» Passage to read

*** Begin section ***

But none of these conversations prepared me for the one I had earlier this week.

I spoke for less than half an hour Tuesday morning with Jerrilynn Patton, aka Jlin, a native of Gary, Indiana now in her mid-30s who, since she was 20, has reshaped the topography of electronic music. Her impact on the art has been seismic, and in 20 minutes she filled my brain with so much to think about, I thought my head might explode.

Jlin
Jlin

Jlin’s collaborative album “Perspective” with Third Coast Percussion earned her a nomination for the 2023 Pulitzer Prize for Music. And if you are lucky enough to experience Jlin’s and Third Coast’s separate live performances at Big Ears (plus a rumored joint appearance) at The Point on March 21 and 22, your head might explode too.

Jlin never went to music school. She plays no conventional instruments. She dropped out of Purdue University and held onto a job at US Steel for four years. She experimented with electronic composition for three years before she was sure about diving in, but as soon as she did, she was on a path that led directly to collaborations with Philip Glass and Bjork and a masterpiece score for British choreographer Wayne MacGregor.

Jlin, a math brainiac who crushed Advanced Placement calculus in high school, is the living embodiment of a curious observation by the great John Coltrane: she’s “starting in the middle of a musical sentence and moving in both directions at once.”

I told Jlin that, after listening over and over to “Perspective” and after interviewing Rob Dillon of the Third Coast ensemble, I simply could not figure out how they made the record.

*** End section ***

» Raw data

*** Begin section ***

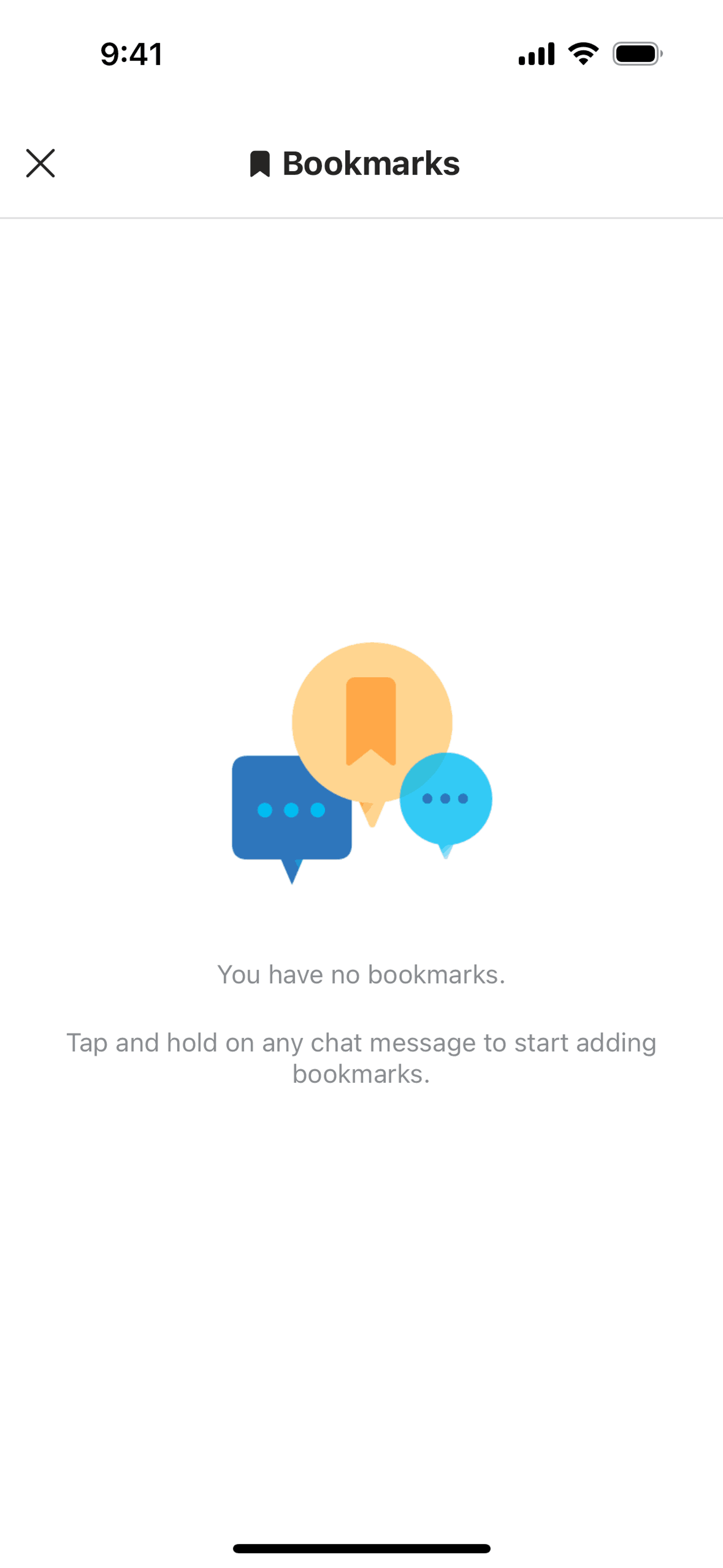 Skype iOS Communication interface screenshot 18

*** End section ***

Continue the piece about the electronic composer Jlin, picking up right after its last sentence.

She said she just started from scratch. She visited Third Coast’s Chicago studio for a couple of days and made “field recording” samples of the countless instruments she found there. Third Coast owns a priceless collection of instruments, from around the world and from weird places like Office Depot and Hobby Lobby.

Following her standard methodology, she went home to Gary with her computer bursting at the seams, and she wrote a series of 60-second demos from her bank of sound samples. She sent them back to Third Coast, and then she fleshed out the demos they found interesting. Then they recorded acoustic performances of her electronic compositions. And I think she is now working in the opposite direction, remixing electronic treatments of the Third Coast acoustic realizations. It’s like a musical Möbius strip.

I don’t know that anyone has ever produced an album with this sort of process before, but the result was brilliant. She said “I want you to feel like you’re right there when I made the music.” It earned Jlin the Pulitzer nomination, and I’ll tell you why.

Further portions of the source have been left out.